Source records
□ □ □ □ □ □ □

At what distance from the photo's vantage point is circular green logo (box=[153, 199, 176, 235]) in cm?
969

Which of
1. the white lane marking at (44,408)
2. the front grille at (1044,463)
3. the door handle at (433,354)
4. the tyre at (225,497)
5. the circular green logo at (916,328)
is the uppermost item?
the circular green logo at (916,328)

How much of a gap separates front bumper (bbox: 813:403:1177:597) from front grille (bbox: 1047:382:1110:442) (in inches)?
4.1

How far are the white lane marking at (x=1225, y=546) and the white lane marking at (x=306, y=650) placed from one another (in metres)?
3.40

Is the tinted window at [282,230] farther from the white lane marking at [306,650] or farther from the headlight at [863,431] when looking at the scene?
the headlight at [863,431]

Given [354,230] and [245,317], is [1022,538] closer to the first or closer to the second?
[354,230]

□ □ □ □ □ □ □

• REQUIREMENTS:
Scale the records starting at the line that contains "Given [354,230] and" and ending at the end of the records: write those lines again with every coordinate in the answers multiplied by 1.5 and rounded to a whole number, halves rounded up, and leave the requests unchanged.

• ANSWER TO THE EXERCISE:
Given [354,230] and [245,317], is [1022,538] closer to the first or closer to the second?
[531,345]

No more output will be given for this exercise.